Bounding-box listing:
○ ○ ○ ○ ○

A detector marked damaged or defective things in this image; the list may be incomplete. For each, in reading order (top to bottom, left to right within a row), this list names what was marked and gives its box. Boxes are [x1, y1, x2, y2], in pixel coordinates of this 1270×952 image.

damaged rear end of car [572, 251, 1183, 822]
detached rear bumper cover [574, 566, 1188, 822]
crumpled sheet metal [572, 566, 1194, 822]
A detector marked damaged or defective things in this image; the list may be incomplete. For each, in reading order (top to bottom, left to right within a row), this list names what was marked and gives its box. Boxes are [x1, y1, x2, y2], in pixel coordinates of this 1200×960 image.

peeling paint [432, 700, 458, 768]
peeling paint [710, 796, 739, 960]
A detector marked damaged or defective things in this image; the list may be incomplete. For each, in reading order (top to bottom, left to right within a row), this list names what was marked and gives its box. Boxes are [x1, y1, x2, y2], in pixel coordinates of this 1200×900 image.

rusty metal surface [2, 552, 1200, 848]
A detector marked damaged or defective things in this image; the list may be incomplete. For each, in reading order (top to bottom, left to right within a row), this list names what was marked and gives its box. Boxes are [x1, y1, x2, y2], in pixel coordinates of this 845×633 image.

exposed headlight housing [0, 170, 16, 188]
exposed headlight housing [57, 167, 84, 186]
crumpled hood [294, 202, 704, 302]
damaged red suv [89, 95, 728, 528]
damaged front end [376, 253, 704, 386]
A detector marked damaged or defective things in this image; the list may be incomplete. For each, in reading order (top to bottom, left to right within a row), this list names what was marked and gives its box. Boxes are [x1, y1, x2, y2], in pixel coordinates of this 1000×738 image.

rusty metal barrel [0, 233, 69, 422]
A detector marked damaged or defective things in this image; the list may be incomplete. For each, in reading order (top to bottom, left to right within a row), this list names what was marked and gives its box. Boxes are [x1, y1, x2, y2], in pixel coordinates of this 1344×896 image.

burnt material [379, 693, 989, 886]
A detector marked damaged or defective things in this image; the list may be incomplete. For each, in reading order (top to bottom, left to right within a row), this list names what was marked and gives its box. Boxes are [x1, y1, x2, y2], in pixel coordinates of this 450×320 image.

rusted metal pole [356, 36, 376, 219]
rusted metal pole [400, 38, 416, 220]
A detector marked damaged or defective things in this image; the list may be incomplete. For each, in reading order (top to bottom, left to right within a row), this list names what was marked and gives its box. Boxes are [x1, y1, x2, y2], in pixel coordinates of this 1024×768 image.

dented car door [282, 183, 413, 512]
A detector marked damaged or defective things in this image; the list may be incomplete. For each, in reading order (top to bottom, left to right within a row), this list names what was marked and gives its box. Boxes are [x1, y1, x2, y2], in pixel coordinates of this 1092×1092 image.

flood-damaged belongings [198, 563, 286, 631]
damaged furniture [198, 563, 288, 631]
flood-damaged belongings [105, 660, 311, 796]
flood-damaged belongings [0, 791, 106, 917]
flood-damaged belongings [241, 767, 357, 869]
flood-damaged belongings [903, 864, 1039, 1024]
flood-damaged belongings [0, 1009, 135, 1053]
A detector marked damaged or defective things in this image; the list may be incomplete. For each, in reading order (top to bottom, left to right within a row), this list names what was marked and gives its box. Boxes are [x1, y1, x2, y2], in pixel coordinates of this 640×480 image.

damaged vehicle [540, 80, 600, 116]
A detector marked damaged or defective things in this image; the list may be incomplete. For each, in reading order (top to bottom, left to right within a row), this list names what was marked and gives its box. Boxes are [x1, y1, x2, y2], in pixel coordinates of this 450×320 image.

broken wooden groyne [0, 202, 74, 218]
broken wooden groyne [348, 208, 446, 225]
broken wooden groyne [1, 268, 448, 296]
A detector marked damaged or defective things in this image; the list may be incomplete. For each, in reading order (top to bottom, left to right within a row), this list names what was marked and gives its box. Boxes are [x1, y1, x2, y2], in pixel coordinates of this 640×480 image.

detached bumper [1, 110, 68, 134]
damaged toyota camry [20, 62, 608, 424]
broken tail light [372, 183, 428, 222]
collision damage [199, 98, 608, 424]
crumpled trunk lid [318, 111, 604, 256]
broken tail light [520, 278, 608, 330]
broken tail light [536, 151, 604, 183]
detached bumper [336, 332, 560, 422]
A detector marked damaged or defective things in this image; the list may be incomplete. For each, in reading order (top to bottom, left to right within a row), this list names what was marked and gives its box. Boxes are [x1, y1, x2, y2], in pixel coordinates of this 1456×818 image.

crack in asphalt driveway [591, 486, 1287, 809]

○ ○ ○ ○ ○

> [EXERCISE]:
Retype every line of the listing above without any changes.

> [SOLUTION TO THIS EXERCISE]:
A detector marked damaged or defective things in this image; the list may be incomplete. For each, in reading order (top to bottom, left to right within a row), this list names what was marked and gives its box. Boxes are [x1, y1, x2, y2], in pixel coordinates of this 1270×952 image.

damaged rear end of car [572, 251, 1183, 822]
detached rear bumper cover [574, 566, 1188, 822]
crumpled sheet metal [572, 566, 1194, 822]
A detector marked damaged or defective things in this image; the list may be incomplete. For each, in reading order (top to bottom, left to right within a row), this list names what was marked and gives its box. Boxes are [x1, y1, x2, y2], in pixel coordinates of this 1200×960 image.

peeling paint [432, 700, 458, 768]
peeling paint [710, 796, 739, 960]
A detector marked damaged or defective things in this image; the list may be incomplete. For each, in reading order (top to bottom, left to right within a row), this list names what was marked and gives its box. Boxes are [x1, y1, x2, y2], in pixel coordinates of this 1200×900 image.

rusty metal surface [2, 552, 1200, 848]
A detector marked damaged or defective things in this image; the list may be incomplete. For each, in reading order (top to bottom, left to right within a row), this list names what was marked and gives its box. Boxes are [x1, y1, x2, y2], in pixel coordinates of this 845×633 image.

exposed headlight housing [0, 170, 16, 188]
exposed headlight housing [57, 167, 84, 186]
crumpled hood [294, 202, 704, 302]
damaged red suv [89, 95, 728, 528]
damaged front end [376, 253, 704, 386]
A detector marked damaged or defective things in this image; the list may be incomplete. For each, in reading order (top to bottom, left to right within a row), this list names what was marked and gives its box. Boxes are [x1, y1, x2, y2], in pixel coordinates of this 1000×738 image.

rusty metal barrel [0, 233, 69, 422]
A detector marked damaged or defective things in this image; the list may be incomplete. For each, in reading order (top to bottom, left to right within a row), this list names what was marked and gives its box. Boxes are [x1, y1, x2, y2], in pixel coordinates of this 1344×896 image.

burnt material [379, 693, 989, 886]
A detector marked damaged or defective things in this image; the list may be incomplete. For each, in reading order (top to bottom, left to right within a row), this list names what was marked and gives its box. Boxes are [x1, y1, x2, y2], in pixel coordinates of this 450×320 image.

rusted metal pole [356, 36, 376, 219]
rusted metal pole [400, 38, 416, 220]
A detector marked damaged or defective things in this image; the list may be incomplete. For each, in reading order (top to bottom, left to right within a row), this list names what was marked and gives its box. Boxes are [x1, y1, x2, y2], in pixel coordinates of this 1024×768 image.

dented car door [282, 183, 413, 512]
A detector marked damaged or defective things in this image; the list may be incomplete. For each, in reading order (top to bottom, left to right within a row), this list names what was marked and gives its box. Boxes are [x1, y1, x2, y2], in pixel coordinates of this 1092×1092 image.

flood-damaged belongings [198, 563, 286, 631]
damaged furniture [198, 563, 288, 631]
flood-damaged belongings [105, 660, 311, 796]
flood-damaged belongings [0, 791, 106, 917]
flood-damaged belongings [241, 767, 357, 869]
flood-damaged belongings [903, 864, 1039, 1024]
flood-damaged belongings [0, 1009, 135, 1053]
A detector marked damaged or defective things in this image; the list may be incomplete. For each, in reading order (top to bottom, left to right within a row), this list names what was marked and gives its box. Boxes are [x1, y1, x2, y2], in pixel coordinates of this 640×480 image.

damaged vehicle [540, 80, 600, 116]
A detector marked damaged or defective things in this image; the list may be incomplete. For each, in reading order (top to bottom, left to right within a row), this list names what was marked and gives its box. Boxes are [x1, y1, x2, y2], in pixel coordinates of this 450×320 image.

broken wooden groyne [0, 202, 74, 218]
broken wooden groyne [348, 208, 446, 225]
broken wooden groyne [1, 268, 448, 296]
A detector marked damaged or defective things in this image; the list may be incomplete. For each, in reading order (top to bottom, left to right within a row), this list names what was marked and gives its box. Boxes are [x1, y1, x2, y2], in pixel coordinates of this 640×480 image.

detached bumper [1, 110, 68, 134]
damaged toyota camry [20, 62, 608, 424]
broken tail light [372, 183, 428, 222]
collision damage [199, 98, 608, 424]
crumpled trunk lid [318, 111, 604, 256]
broken tail light [520, 278, 608, 330]
broken tail light [536, 151, 604, 183]
detached bumper [336, 332, 560, 422]
A detector marked damaged or defective things in this image; the list may be incomplete. For each, in reading order (top to bottom, left to right within a row), this list names what was marked and gives its box. Boxes are [x1, y1, x2, y2], in pixel coordinates of this 1456×818 image.

crack in asphalt driveway [591, 486, 1287, 809]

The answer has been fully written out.